EXERCISE SET.
A. According to the article on the U.S. marijuana vote, under what arrangement does Uruguay's proposal seek to legalize marijuana?
B. Reproduce the article on the U.S. marijuana vote from "Uruguay, a small" up to and including "years, not months.".
C. Write what follows the last sentence of the article on the U.S. marijuana vote and its effect on Latin America.

U.S. marijuana vote may have snowball effect in Latin America
One expert said that if U.S. states such as Colorado and Washington could permit a system for consumption of marijuana that didn't cause usage to soar, "it could mark a snowball effect on Latin America."
MEXICO CITY — Voters in Colorado and Washington state who approved the recreational use of marijuana Tuesday sent a salvo from the ballot box that will ricochet around Latin America, a region that's faced decades of bloodshed from the U.S.-led war on drugs.
Experts said the moves were likely to give momentum to countries such as Uruguay that are marching toward legalization, to undercut Mexican criminal gangs and to embolden those who demand greater debate about how to combat illegal substances.
"The trend is toward legalization," said Jorge Castaneda, a former Mexican foreign minister who's an advocate for decriminalization.
The decision by voters in Colorado and Washington to legalize marijuana for recreational use puts those states — the first to approve outright legalization — at loggerheads not only with the federal government but also with global treaties that label marijuana a controlled substance.
U.S. diplomats in Latin America said Wednesday that President Obama would hold firm against efforts to soften drug laws.
"The government of my president is totally against any initiative that weakens rules or laws on the sale or offering of illegal drugs," P. Michael McKinley, the U.S. ambassador to Colombia, told Caracol Radio there.
Uruguay, a small South American nation led by a former leftist guerrilla, has moved ahead since August on a proposal to legalize marijuana under a government monopoly.
"Chile also has a bill before its Congress. I'm guessing that Argentina may also follow suit. This will go from south to north," Hope said.
He added, however, that change would come over years, not months.
"We need to tamp down some of the expectations. None of this will happen quickly," he said.
Castaneda concurred, saying marijuana legalization remains "a radioactive issue" and the contours of the debate will change only with time.
Experts said nations — or states within nations — couldn't easily buck global treaties that included marijuana as a criminal substance.

DATA SHOWN.

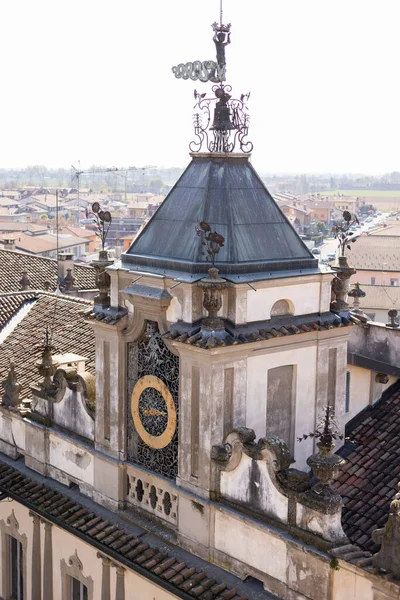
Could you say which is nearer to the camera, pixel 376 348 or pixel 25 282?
pixel 376 348

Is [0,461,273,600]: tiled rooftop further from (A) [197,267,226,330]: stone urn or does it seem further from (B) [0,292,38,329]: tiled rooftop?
(B) [0,292,38,329]: tiled rooftop

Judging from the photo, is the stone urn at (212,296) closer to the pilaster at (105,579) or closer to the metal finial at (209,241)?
the metal finial at (209,241)

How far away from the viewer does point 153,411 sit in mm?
16469

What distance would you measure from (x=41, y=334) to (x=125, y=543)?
38.6 ft

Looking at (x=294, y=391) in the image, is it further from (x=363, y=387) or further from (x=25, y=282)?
(x=25, y=282)

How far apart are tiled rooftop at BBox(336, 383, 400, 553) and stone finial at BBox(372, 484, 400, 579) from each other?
137cm

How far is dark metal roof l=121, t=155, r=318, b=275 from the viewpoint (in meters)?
15.7

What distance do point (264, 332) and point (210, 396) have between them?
1429mm

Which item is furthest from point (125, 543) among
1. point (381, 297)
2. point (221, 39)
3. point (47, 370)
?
point (381, 297)

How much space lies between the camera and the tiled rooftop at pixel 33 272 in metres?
38.8

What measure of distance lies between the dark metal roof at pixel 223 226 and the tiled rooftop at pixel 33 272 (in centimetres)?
2182

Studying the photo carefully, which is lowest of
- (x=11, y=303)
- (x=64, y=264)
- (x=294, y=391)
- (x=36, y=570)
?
(x=36, y=570)

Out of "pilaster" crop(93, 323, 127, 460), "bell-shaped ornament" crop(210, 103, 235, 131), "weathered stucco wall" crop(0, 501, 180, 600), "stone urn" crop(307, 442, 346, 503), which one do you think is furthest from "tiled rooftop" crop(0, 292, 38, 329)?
"stone urn" crop(307, 442, 346, 503)

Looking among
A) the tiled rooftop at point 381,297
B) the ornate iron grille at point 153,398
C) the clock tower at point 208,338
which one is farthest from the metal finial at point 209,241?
the tiled rooftop at point 381,297
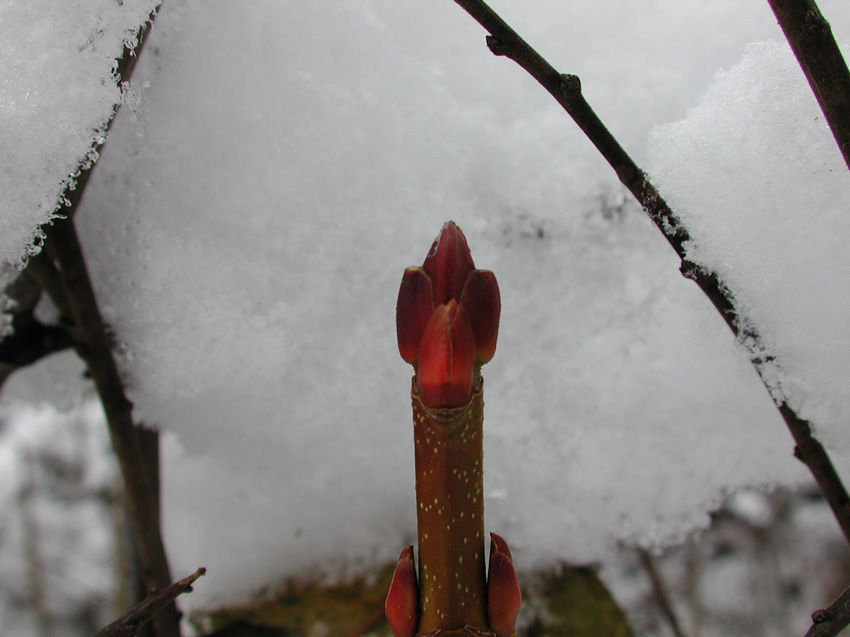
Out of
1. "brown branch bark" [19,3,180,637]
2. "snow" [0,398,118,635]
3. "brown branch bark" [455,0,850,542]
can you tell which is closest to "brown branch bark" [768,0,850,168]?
"brown branch bark" [455,0,850,542]

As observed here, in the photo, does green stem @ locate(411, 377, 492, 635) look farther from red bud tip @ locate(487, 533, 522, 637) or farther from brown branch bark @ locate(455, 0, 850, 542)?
brown branch bark @ locate(455, 0, 850, 542)

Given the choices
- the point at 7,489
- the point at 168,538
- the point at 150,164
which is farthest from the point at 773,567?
the point at 7,489

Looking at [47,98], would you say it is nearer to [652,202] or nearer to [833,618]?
[652,202]

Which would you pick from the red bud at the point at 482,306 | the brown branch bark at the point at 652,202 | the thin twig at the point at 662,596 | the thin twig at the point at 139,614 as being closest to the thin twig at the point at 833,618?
the brown branch bark at the point at 652,202

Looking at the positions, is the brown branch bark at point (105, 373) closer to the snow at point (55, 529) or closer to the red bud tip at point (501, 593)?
the red bud tip at point (501, 593)

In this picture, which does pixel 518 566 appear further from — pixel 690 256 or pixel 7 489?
pixel 7 489
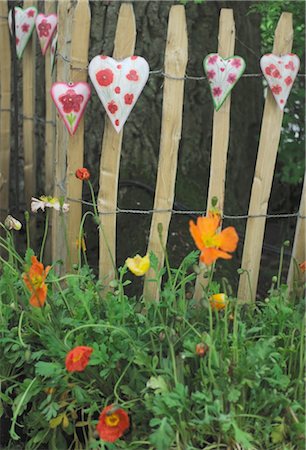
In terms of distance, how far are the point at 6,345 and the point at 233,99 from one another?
6.64 ft

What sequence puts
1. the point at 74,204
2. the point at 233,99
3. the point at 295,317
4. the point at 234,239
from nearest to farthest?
the point at 234,239 < the point at 295,317 < the point at 74,204 < the point at 233,99

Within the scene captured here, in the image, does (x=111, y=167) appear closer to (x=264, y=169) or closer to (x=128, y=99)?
(x=128, y=99)

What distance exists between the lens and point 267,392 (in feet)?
6.70

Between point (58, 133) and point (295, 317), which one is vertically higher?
point (58, 133)

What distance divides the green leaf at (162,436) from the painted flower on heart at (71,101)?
1.10m

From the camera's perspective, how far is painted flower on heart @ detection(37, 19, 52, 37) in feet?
9.95

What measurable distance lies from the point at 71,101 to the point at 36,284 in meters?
0.69

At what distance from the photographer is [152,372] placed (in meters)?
2.14

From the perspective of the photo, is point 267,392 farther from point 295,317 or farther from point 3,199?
point 3,199

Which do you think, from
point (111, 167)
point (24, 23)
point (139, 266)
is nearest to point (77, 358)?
point (139, 266)

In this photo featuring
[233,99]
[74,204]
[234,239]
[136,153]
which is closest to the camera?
[234,239]

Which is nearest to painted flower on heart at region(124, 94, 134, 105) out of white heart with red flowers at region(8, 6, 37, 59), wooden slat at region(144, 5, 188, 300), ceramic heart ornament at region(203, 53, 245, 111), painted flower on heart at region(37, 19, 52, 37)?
wooden slat at region(144, 5, 188, 300)

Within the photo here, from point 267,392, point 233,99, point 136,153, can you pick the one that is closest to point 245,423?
point 267,392

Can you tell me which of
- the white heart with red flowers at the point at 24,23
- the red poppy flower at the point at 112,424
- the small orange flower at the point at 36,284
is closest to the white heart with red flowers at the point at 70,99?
the small orange flower at the point at 36,284
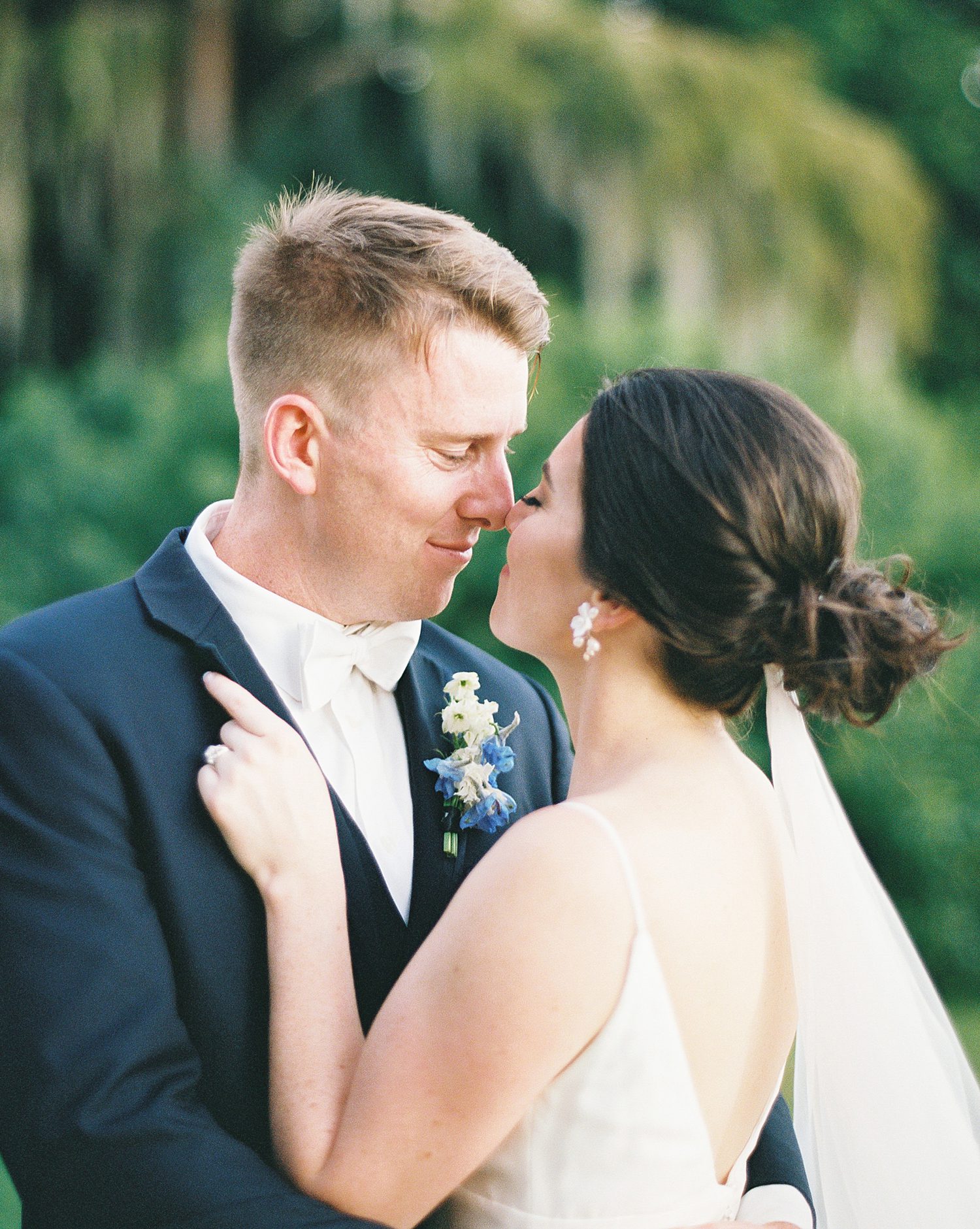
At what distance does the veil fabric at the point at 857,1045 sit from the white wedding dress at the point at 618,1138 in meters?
Answer: 0.38

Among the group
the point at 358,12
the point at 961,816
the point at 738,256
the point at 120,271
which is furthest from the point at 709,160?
the point at 961,816

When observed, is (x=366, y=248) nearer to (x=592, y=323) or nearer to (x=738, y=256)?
(x=592, y=323)

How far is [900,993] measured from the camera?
8.00 feet

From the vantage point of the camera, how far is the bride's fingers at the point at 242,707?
90.7 inches

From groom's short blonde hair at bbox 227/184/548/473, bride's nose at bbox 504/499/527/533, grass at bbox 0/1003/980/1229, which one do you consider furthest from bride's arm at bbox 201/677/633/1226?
grass at bbox 0/1003/980/1229

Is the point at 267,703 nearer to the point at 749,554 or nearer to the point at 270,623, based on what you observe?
the point at 270,623

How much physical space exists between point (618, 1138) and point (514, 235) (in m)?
8.96

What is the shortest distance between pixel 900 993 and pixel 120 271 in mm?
8128

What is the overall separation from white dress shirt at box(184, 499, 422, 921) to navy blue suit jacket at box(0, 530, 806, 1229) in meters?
0.06

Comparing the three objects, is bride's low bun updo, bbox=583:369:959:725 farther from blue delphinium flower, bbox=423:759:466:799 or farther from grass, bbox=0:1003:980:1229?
grass, bbox=0:1003:980:1229

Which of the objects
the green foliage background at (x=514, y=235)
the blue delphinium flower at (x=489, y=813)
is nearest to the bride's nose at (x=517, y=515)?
the blue delphinium flower at (x=489, y=813)

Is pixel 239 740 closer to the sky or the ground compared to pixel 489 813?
closer to the sky

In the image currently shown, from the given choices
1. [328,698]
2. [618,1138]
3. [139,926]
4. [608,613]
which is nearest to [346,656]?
[328,698]

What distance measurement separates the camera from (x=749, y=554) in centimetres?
220
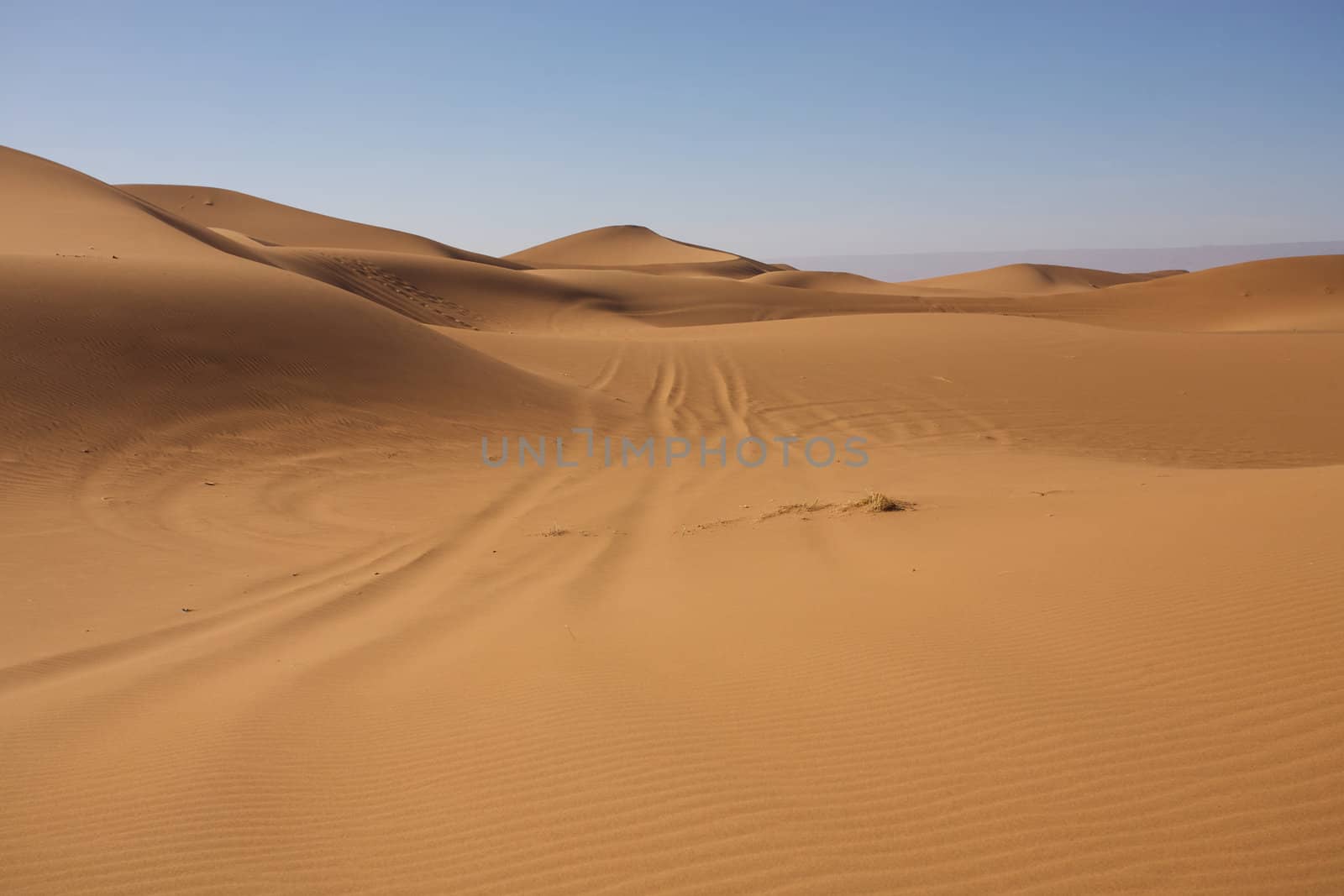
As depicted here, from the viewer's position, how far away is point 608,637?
6023 millimetres

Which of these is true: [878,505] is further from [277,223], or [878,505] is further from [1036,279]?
[1036,279]

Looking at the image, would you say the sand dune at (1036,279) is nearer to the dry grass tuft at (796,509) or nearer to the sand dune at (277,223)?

TASK ANSWERS.
A. Under a government monopoly.

B.
Uruguay, a small South American nation led by a former leftist guerrilla, has moved ahead since August on a proposal to legalize marijuana under a government monopoly.
"Chile also has a bill before its Congress. I'm guessing that Argentina may also follow suit. This will go from south to north," Hope said.
He added, however, that change would come over years, not months.

C.
"It's a direct breach of the 1961 U.N. convention on narcotic drugs," said Martin Jelsma, a Dutch scholar on drug-control laws at the Transnational Institute, a center in the Netherlands that advocates for less punitive global-drug policies.
Jelsma said nations and states "will have to find a way to reconcile" their laws with the global treaty, which has some 190 signatories. Some may choose to follow the path of Bolivia, which said in the middle of last year that it would withdraw from the convention to protest the U.N. classification of coca leaf as an illegal substance. Many indigenous people in the Andes chew coca leaf as a medicinal and social practice.
Jelsma said that if U.S. states such as Colorado and Washington could impose a regime of control on marijuana that didn't cause usage to soar, "it could mark a snowball effect on Latin America."
Among those unhappy with moves to legalize marijuana are likely to be Mexican organized-crime groups, which earn billions of dollars a year smuggling pot to the United States.
A study published last month by the Mexican Institute for Competitiveness, a nonpartisan-research center that examines the effects of globalization, said that as much as a third of crime groups' revenue came from smuggling pot.
Hope, a co-author of the study, said crime groups, particularly the powerful Sinaloa Cartel, could "lose 24 percent of their gross-export revenues" as U.S. states softened laws on marijuana.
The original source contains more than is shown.